Surrounded by security forces, US government contractor Alan Gross, left, arrives to a courthouse to attend a trial in Havana, Cuba, March 5, 2011

The American contractor accused in Cuba of supplying dissidents with communications equipment could be facing a verdict on day two of his trial.

An official statement said lawyers would give evidence and closing remarks Saturday in the case against Alan Gross. Under Cuban law, judges can give verdicts immediately following the presentation of evidence.

Gross was arrested in Cuba in December 2009. He is alleged to have violated the "integrity and independence of Cuba" by distributing Internet equipment and satellite phones to Cuban dissident groups. He could face 20 years in prison if convicted.

Gross's wife and U.S. officials were present in the court. However, the trial is closed to the media. Gross's American lawyer said the contractor and his Cuban attorneys presented a vigorous defense during the first day of the hearing Friday, and urged Cuba to release the ailing 61-year-old on humanitarian grounds.

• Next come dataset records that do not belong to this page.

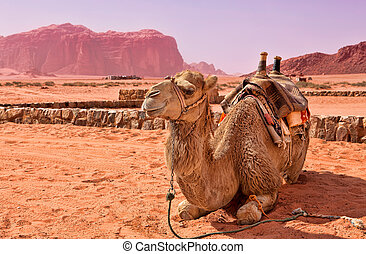 Camel in the desert of Jordan Wadi Rum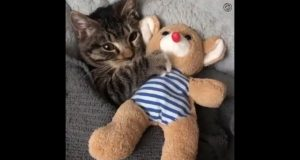 Cats are so funny you will die laughing - Funny cat compilation 2020
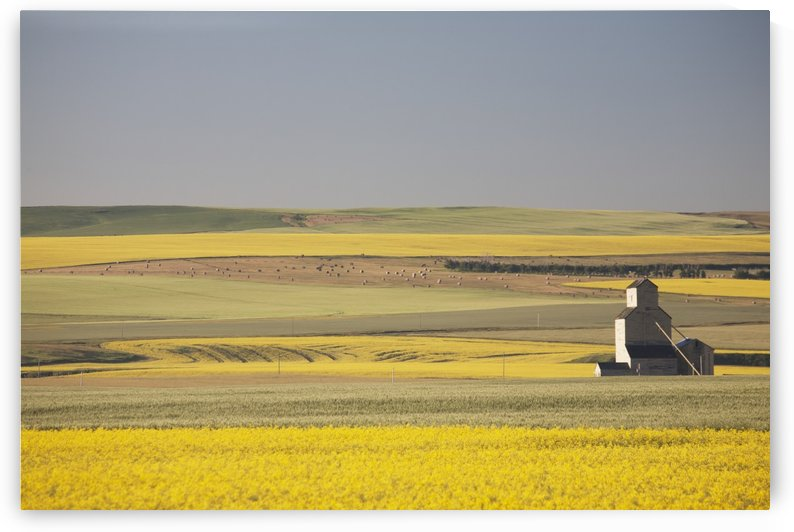 One Old Wooden Grain Elevator At Sunrise With Flowering Canola Fields In The Foreground And Background; Mosleigh, Alberta, Canada by PacificStock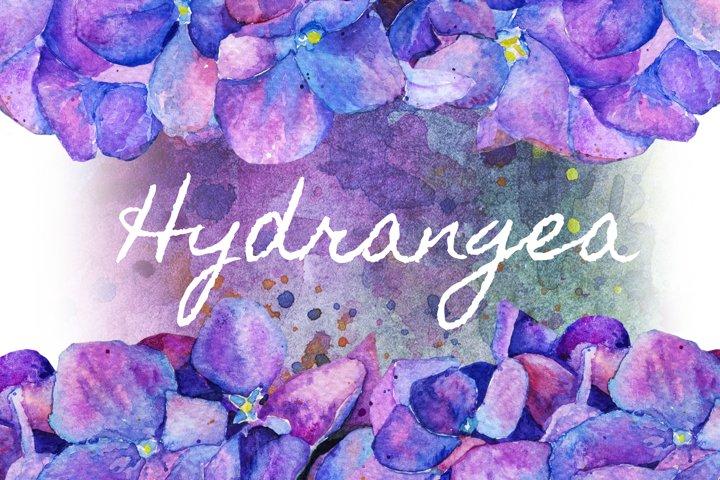 Hydrangea in watercolor flowers. spring summer illustrations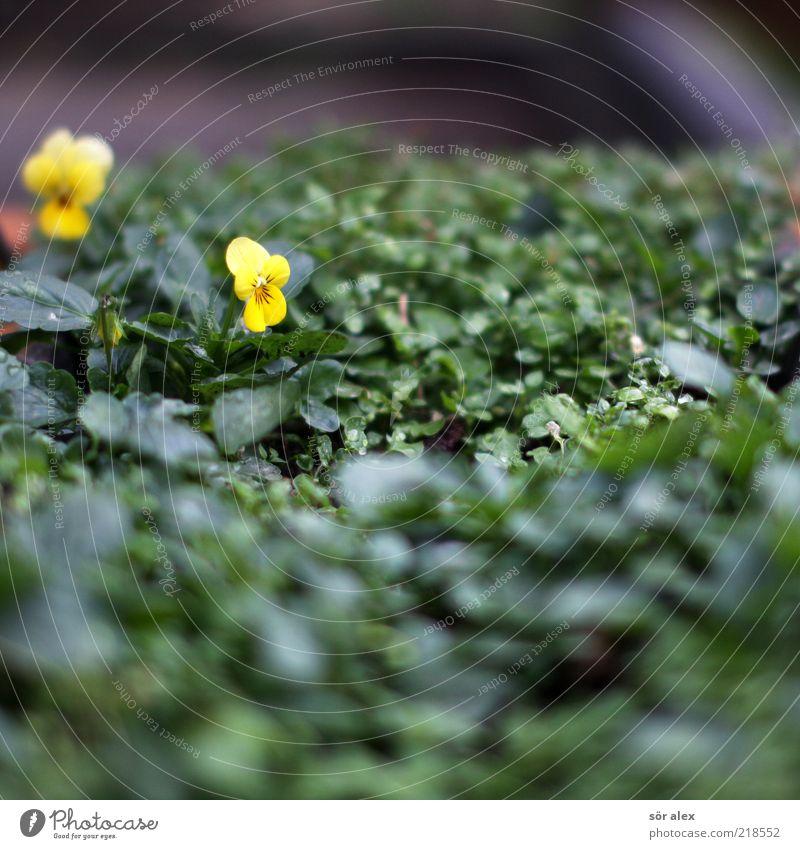 hartnäckige Stiefmütterchen Pflanze Herbst Blume Blatt Blüte Stiefmütterchenblüte Blühend Wachstum Duft schön gelb grün Oktober Farbfoto Außenaufnahme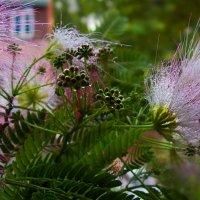 Вспоминая весну ...и ...розовую нежность стыдливой мимозы :: Людмила Богданова (Скачко)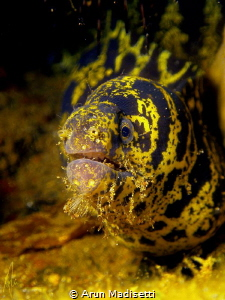 Chain Moray with a chin full of fireworm. SeaLife DC1400 by Arun Madisetti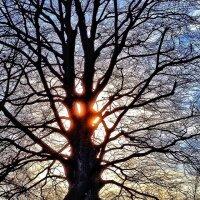 Sun meets tree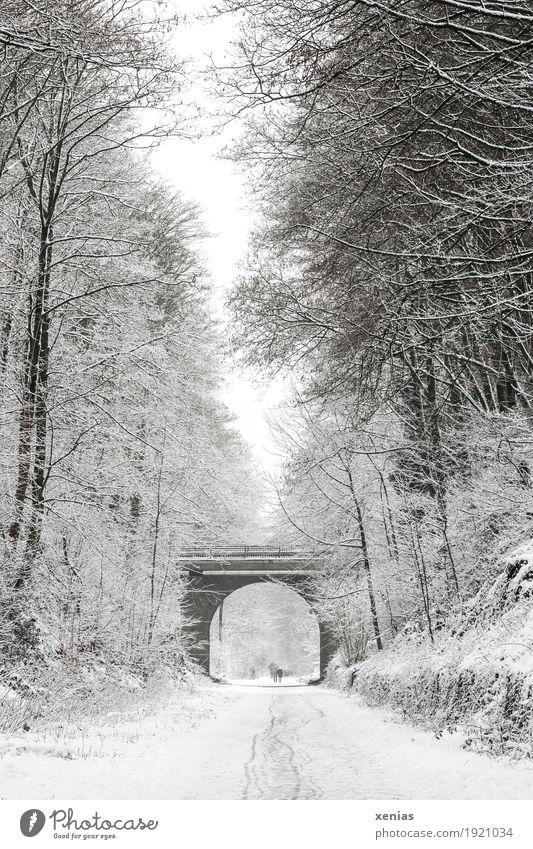 Winterlicher Weg mit Bäumen und Brücke Wege & Pfade Schnee Baum Fußgänger wandern hell braun schwarz weiß Spazierweg Bogen Tente Starke Tiefenschärfe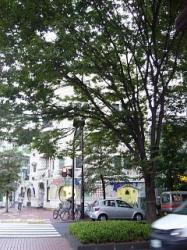 早稲田界隈(ガウディマンション)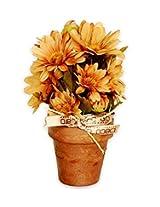 Decoaro Paper Pot with Orange Flowers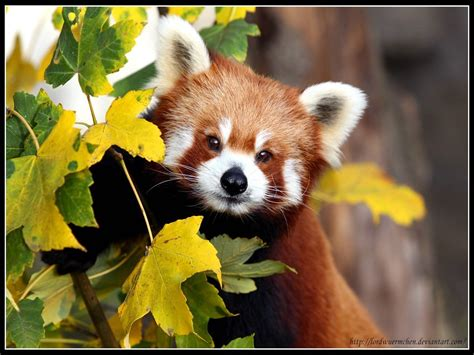 la fauna pictures looks can be deceiving flora and fauna wallpaper 18586630 fanpop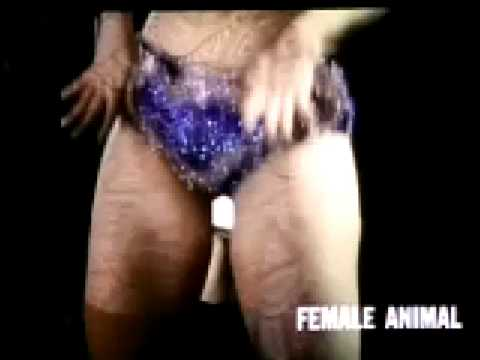 Xxx Mp4 The Female Animal 3gp Sex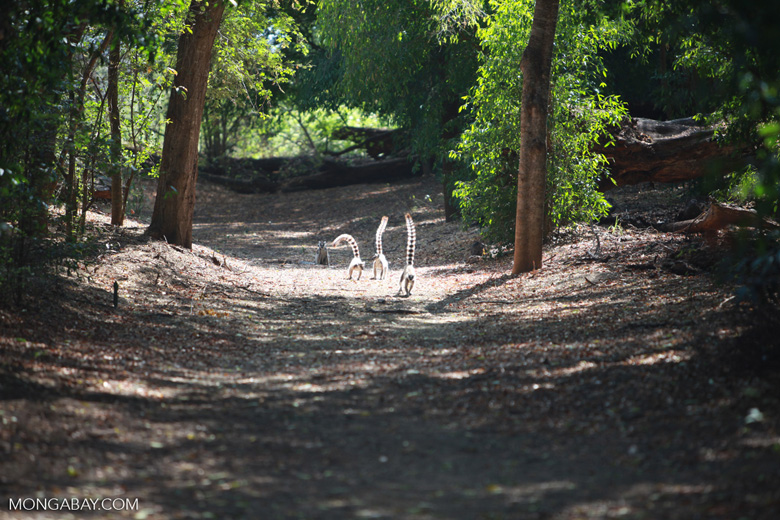 Ring-tailed lemurs in gallery forest [madagascar_2710]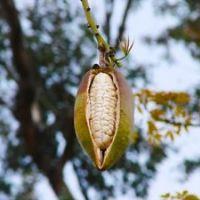Kapok (Ceiba pentandra)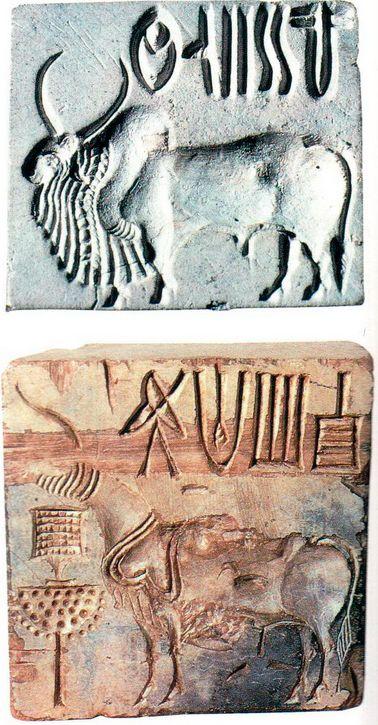 Было найдено более 2500 стеатитовых индских печатей. На большинстве из них изображено какое-нибудь животное и вырезана надпись. Такие печати из Мохенджо- Даро относятся к промежутку между 2500 и 2000 гг. до н.э. На одной из этих двух печатей изображен горбатый бык, на другой — лошадь.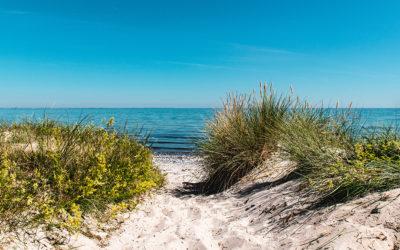 Møn Strandcamping – Ulvshale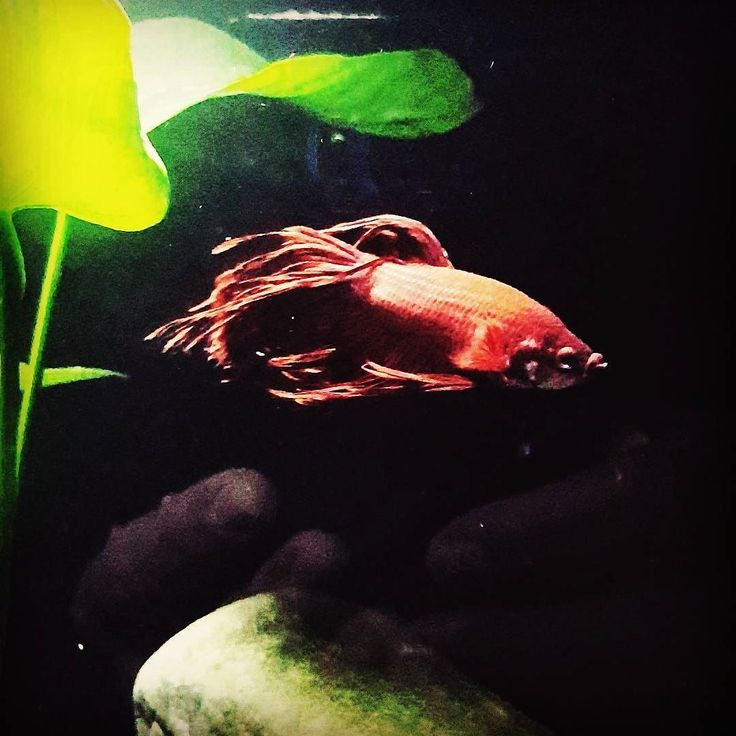 Morning Bruce. #aquarium #tank #petfish #plantedtank #siamesefighter #crowntailbetta #bettasofinstagram #brucethebettafish #instagram #instagood #picoftheday #capetown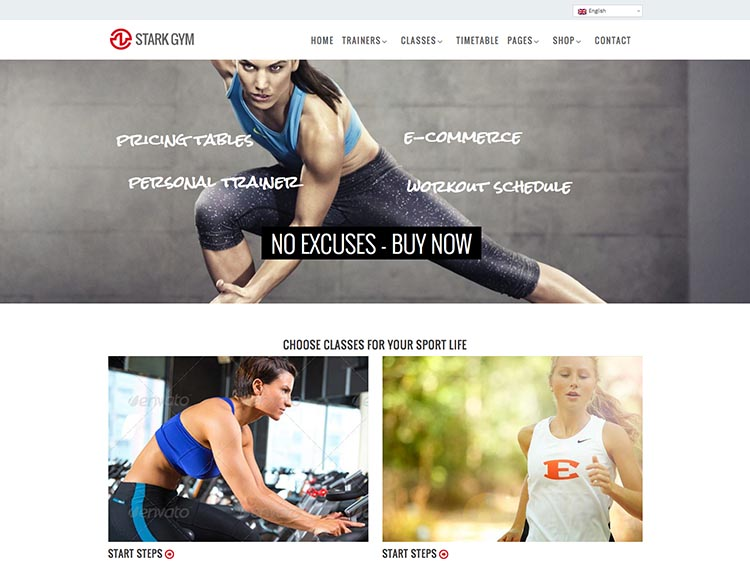 Stark Fitness Theme for WordPress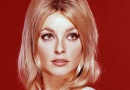 Actress Sharon Tate would have been 76 years old today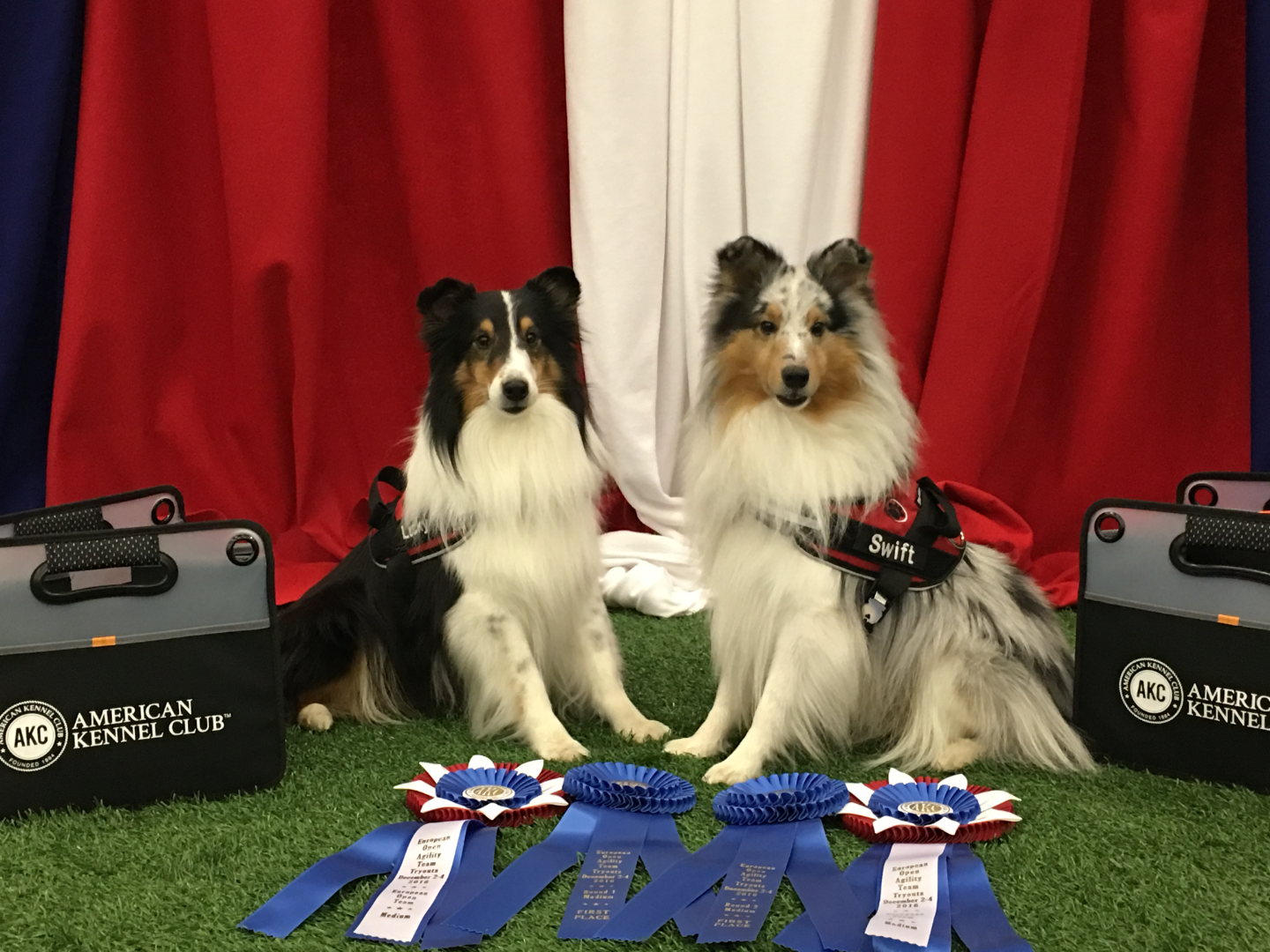 Lucky and Swift AKC National Championships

U.S. Secretary of State Hillary Friday appealed to Cuba to release Gross "unconditionally" and allow him to return to his family.

Gross was working for a private firm, Development Alternatives International, contracted by the U.S. Agency for International Development, when he was arrested.

The company says Gross was working on a project to bring Internet communications equipment to members of Cuba's small Jewish community, and denies he was working with dissidents. The firm has since ceased its activities in Cuba.

The United States has repeatedly called for his release and says he was not doing anything illegal.

Some information for this report was provided by AP and AFP.